* _书面题目 A_: 请原样返回记录中从含有“Looking at the”的那一行起直到记录末尾的所有行，首尾两行都包括在内。

* _提取文本_:
<<<<

1. 程式人生 > >Spark:The Definitive Book第六章筆記

Spark:The Definitive Book第六章筆記

after 結構 schema options finally serialize supported ant imp

Where to Look for APIs

DataFrame本質上是類型為Row的DataSet,需要多看https://spark.apache.org/docs/latest/api/scala/index.html#org.apache.spark.sql.Dataset來發現API的更新。
DataFrameStatFunctions與DataFrameNaFunctions在解決特定問題上有更多的方法。

  • DataFrameStatFunctions 與統計相關的函數
    https://spark.apache.org/docs/latest/api/scala/index.html#org.apache.spark.sql.DataFrameStatFunctions
  • DataFrameNaFunctions 與null值相關的函數
    https://spark.apache.org/docs/latest/api/scala/index.html#org.apache.spark.sql.DataFrameNaFunctions
  • 列相關的函數
    第5章有介紹
    https://spark.apache.org/docs/latest/api/scala/index.html#org.apache.spark.sql.Column
  • org.apache.spark.sql.functions包含了許多處理各種數據類型的函數,常常整個包導入
    https://spark.apache.org/docs/latest/api/scala/index.html#org.apache.spark.sql.functions$
    - - -

    Converting to Spark Types

    用lit函數將其他語言中的值轉換為Spark類型
    SQL中不需要轉換。
import org.apache.spark.sql.functions.lit
df.select(lit(5), lit("five"), lit(5.0))

Working with Booleans

Scala中==和===意義相同。在Spark中,如果你想提供相等性來過濾應該用===或=!=,也可以用not函數和equalTo函數,不能用==與!=
在Spark中,你應該把and過濾器串聯起來。因為如果布爾語句一個接一個,Spark會拉平這些過濾器並同時過濾,這樣更易讀,or過濾器則需要放在同一個表達式中。

val priceFilter = col("UnitPrice") > 600
val descFilter = col("Description").contains("POSTAGE")

>>>>

* _书面题目 B_: 请把提取文本中的这句话译成英文：“DataFrameStatFunctions與DataFrameNaFunctions在解決特定問題上有更多的方法。”

* _原始资料_:
<<<<

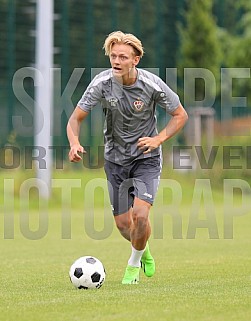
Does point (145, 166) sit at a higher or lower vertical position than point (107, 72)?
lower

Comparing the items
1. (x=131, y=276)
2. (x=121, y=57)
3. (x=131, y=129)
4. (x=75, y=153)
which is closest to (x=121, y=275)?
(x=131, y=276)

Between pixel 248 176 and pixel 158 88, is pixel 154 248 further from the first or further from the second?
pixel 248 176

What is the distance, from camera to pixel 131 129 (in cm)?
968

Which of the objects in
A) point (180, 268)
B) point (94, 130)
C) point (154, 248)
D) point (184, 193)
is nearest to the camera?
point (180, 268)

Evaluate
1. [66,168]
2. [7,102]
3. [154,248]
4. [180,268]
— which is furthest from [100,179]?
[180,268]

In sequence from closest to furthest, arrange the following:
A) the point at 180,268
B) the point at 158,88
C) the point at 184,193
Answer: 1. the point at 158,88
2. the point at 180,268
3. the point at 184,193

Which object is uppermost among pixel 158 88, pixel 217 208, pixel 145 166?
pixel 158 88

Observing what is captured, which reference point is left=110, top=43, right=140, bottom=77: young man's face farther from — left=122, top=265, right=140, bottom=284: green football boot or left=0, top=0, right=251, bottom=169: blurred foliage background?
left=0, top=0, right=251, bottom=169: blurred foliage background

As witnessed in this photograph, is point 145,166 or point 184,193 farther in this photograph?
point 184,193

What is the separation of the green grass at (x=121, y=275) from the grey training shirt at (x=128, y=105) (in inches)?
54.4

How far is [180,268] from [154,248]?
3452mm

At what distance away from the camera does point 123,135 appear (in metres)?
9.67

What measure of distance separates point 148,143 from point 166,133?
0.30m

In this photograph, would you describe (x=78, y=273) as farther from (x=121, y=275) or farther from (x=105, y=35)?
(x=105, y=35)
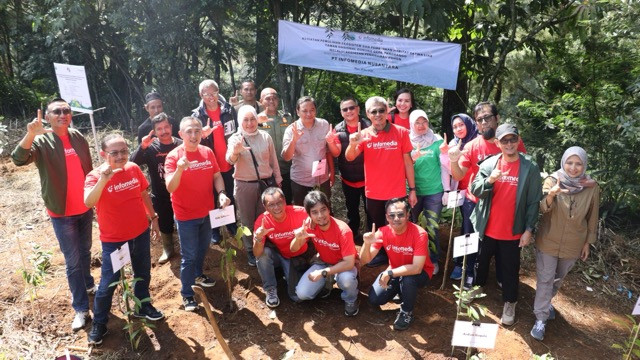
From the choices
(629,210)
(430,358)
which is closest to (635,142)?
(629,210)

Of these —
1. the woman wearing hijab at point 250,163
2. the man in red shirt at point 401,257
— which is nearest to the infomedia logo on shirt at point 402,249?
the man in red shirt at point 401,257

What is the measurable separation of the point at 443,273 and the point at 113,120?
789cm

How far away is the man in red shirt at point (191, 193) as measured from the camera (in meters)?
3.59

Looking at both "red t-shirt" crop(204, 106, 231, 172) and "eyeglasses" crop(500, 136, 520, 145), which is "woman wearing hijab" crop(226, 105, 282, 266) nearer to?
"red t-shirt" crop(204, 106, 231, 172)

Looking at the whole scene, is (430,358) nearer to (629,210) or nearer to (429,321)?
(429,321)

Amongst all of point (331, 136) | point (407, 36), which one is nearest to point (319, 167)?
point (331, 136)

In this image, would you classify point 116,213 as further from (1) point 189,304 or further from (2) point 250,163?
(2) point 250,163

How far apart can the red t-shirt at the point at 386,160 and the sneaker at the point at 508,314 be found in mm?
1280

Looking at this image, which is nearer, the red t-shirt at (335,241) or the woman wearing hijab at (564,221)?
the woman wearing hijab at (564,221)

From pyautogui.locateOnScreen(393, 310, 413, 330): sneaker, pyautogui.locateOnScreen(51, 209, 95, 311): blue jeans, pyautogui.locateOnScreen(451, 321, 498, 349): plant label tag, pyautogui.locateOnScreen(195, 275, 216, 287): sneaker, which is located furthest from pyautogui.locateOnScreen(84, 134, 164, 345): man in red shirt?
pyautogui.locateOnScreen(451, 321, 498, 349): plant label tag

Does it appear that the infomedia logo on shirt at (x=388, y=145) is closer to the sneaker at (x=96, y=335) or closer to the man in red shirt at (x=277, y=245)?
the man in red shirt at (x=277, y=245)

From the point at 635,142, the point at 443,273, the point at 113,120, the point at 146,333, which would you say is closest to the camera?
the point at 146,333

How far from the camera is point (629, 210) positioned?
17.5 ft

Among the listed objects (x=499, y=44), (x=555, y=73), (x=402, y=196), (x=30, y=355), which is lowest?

>>>>

* _最终答案 A_:
Looking at the whole scene, is (430,358) nearer to (629,210) or nearer to (429,321)?
(429,321)

Amongst all of point (331, 136) | point (407, 36), which one is nearest to point (319, 167)?
point (331, 136)

In this image, would you classify point 116,213 as further from (1) point 189,304 or further from (2) point 250,163?
(2) point 250,163

How far apart can the red t-shirt at the point at 386,160 and the sneaker at the point at 508,314 be found in mm?
1280

Looking at this image, which is nearer, the red t-shirt at (335,241) or the woman wearing hijab at (564,221)?
the woman wearing hijab at (564,221)

From pyautogui.locateOnScreen(393, 310, 413, 330): sneaker, pyautogui.locateOnScreen(51, 209, 95, 311): blue jeans, pyautogui.locateOnScreen(451, 321, 498, 349): plant label tag, pyautogui.locateOnScreen(195, 275, 216, 287): sneaker, which is located furthest from pyautogui.locateOnScreen(84, 134, 164, 345): man in red shirt?
pyautogui.locateOnScreen(451, 321, 498, 349): plant label tag

Does it appear that the infomedia logo on shirt at (x=388, y=145) is closer to the sneaker at (x=96, y=335) or closer to the man in red shirt at (x=277, y=245)?
the man in red shirt at (x=277, y=245)

From the point at 635,142, the point at 443,273, the point at 113,120, the point at 146,333, which would you say is closest to the camera?
the point at 146,333

How far from the camera is point (629, 210) positioned?
17.5 ft

Among the listed objects (x=499, y=44), (x=555, y=73), (x=402, y=196), (x=30, y=355), which is lowest?

* _最终答案 B_: DataFrameStatFunctions and DataFrameNaFunctions have more methods for solving specific problems.